--- START OF Dataset rows ---

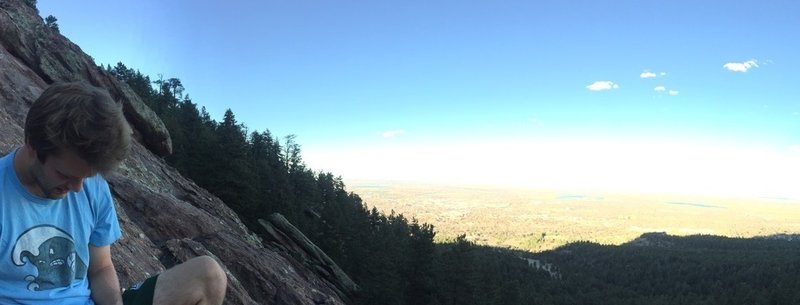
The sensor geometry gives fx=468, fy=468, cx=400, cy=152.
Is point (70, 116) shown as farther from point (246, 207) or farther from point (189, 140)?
point (189, 140)

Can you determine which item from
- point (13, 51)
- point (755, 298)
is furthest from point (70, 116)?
point (755, 298)

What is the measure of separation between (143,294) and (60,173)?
1.11m

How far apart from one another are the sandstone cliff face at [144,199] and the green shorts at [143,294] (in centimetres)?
152

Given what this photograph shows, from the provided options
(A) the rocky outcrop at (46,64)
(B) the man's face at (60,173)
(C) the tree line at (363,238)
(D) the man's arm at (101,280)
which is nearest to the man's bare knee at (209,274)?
(D) the man's arm at (101,280)

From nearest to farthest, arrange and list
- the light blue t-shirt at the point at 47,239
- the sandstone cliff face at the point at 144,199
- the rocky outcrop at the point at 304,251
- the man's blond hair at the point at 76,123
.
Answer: the man's blond hair at the point at 76,123 → the light blue t-shirt at the point at 47,239 → the sandstone cliff face at the point at 144,199 → the rocky outcrop at the point at 304,251

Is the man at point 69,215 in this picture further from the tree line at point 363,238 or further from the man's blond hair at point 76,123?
the tree line at point 363,238

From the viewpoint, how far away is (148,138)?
23.5 m

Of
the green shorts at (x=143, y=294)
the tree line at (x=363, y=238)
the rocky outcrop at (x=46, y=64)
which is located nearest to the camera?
the green shorts at (x=143, y=294)

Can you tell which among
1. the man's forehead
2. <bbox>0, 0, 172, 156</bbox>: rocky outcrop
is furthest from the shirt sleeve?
<bbox>0, 0, 172, 156</bbox>: rocky outcrop

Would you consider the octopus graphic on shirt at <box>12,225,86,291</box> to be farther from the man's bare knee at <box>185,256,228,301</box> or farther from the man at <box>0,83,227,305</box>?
the man's bare knee at <box>185,256,228,301</box>

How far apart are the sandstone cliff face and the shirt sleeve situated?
100cm

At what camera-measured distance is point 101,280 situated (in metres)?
3.20

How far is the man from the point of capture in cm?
237

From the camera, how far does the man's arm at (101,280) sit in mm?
3170
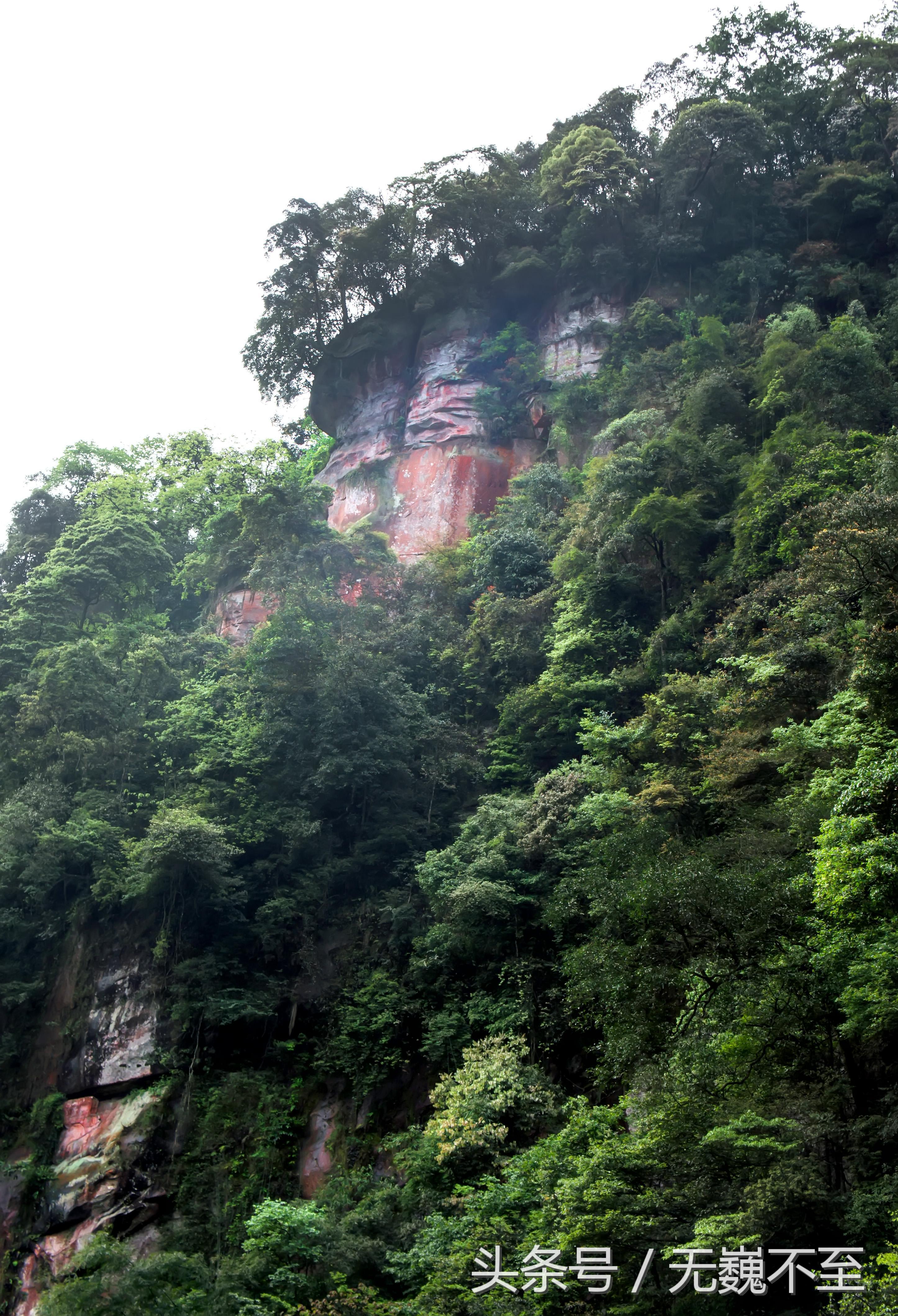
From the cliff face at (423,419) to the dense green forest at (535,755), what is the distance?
29.2 inches

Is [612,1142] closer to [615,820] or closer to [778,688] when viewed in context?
[615,820]

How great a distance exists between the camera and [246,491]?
88.6 ft

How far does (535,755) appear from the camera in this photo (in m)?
18.9

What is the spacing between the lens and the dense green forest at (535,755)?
917 centimetres

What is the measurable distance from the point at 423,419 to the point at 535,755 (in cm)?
1484

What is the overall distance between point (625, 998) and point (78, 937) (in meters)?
12.4

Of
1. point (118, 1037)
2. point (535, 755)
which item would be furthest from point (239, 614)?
point (118, 1037)

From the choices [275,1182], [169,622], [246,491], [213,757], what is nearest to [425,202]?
[246,491]

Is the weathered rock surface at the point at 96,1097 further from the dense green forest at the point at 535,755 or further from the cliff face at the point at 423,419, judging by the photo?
the cliff face at the point at 423,419
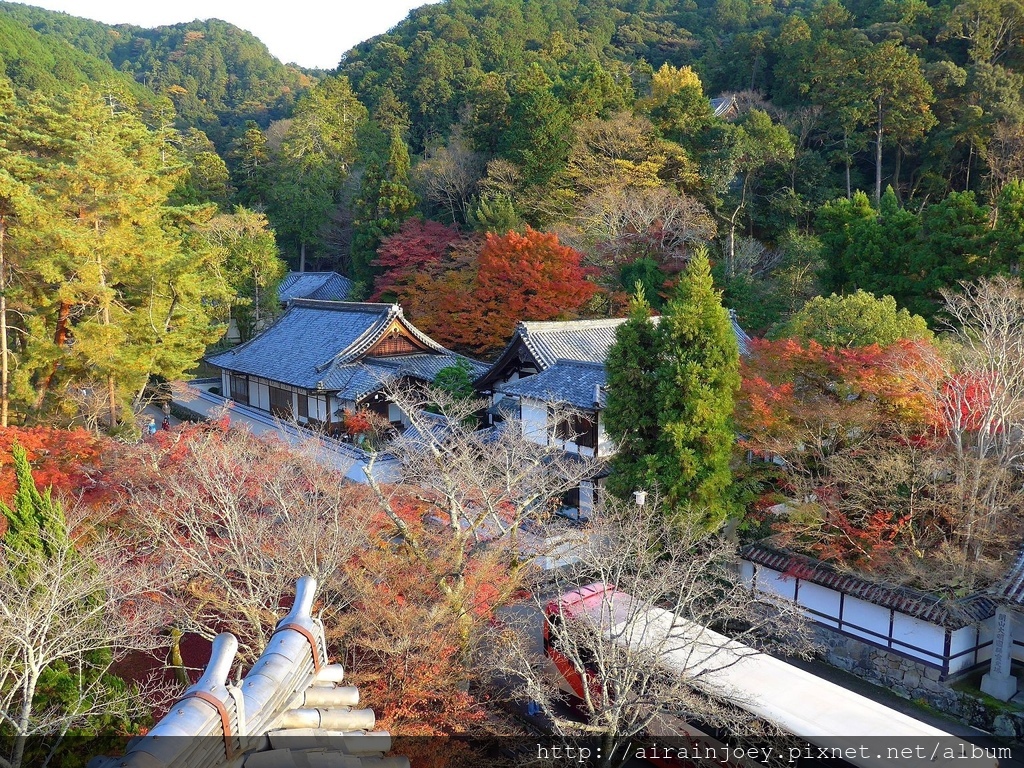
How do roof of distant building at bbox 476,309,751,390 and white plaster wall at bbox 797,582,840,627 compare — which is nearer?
white plaster wall at bbox 797,582,840,627

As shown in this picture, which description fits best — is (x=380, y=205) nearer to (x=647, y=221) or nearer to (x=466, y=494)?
(x=647, y=221)

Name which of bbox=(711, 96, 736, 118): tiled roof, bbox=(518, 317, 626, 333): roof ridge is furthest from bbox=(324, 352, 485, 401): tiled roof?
bbox=(711, 96, 736, 118): tiled roof

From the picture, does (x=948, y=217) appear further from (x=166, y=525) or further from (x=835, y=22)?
(x=166, y=525)

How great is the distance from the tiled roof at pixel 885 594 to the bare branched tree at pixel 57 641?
1187 cm

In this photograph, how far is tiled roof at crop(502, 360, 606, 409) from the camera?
20.1m

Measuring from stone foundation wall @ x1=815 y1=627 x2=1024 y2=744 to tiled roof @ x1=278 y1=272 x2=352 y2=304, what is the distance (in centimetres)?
3483

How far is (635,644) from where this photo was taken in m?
11.7

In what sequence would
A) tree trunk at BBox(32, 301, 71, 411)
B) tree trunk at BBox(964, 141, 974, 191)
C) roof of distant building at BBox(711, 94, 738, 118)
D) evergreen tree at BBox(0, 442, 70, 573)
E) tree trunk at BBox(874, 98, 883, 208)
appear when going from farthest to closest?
roof of distant building at BBox(711, 94, 738, 118) → tree trunk at BBox(874, 98, 883, 208) → tree trunk at BBox(964, 141, 974, 191) → tree trunk at BBox(32, 301, 71, 411) → evergreen tree at BBox(0, 442, 70, 573)

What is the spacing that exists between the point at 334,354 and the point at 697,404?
51.1 ft

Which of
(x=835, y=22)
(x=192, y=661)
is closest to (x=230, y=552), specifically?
(x=192, y=661)

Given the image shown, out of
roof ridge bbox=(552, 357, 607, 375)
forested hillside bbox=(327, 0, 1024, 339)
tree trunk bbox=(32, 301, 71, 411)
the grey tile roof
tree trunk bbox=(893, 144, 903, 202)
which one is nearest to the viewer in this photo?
roof ridge bbox=(552, 357, 607, 375)

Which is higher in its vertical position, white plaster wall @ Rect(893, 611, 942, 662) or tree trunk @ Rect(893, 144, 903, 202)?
tree trunk @ Rect(893, 144, 903, 202)

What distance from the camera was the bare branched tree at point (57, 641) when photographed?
9234 mm

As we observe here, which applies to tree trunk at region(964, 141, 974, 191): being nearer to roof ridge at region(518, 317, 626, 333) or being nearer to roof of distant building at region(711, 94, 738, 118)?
roof of distant building at region(711, 94, 738, 118)
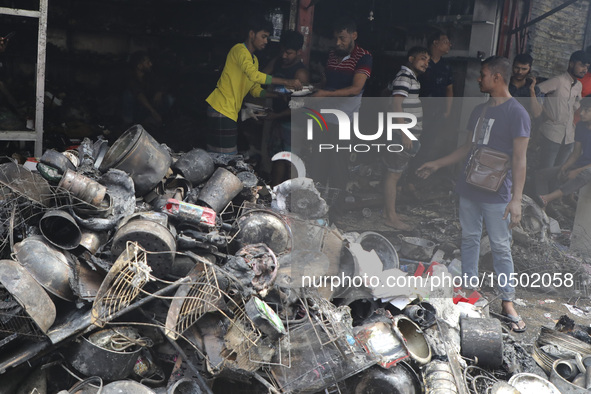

--- END OF Dataset rows ---

- What the exercise asks -
How many lines of the listing contain the word "farthest"? Reply with the number alone.

- Result below -
2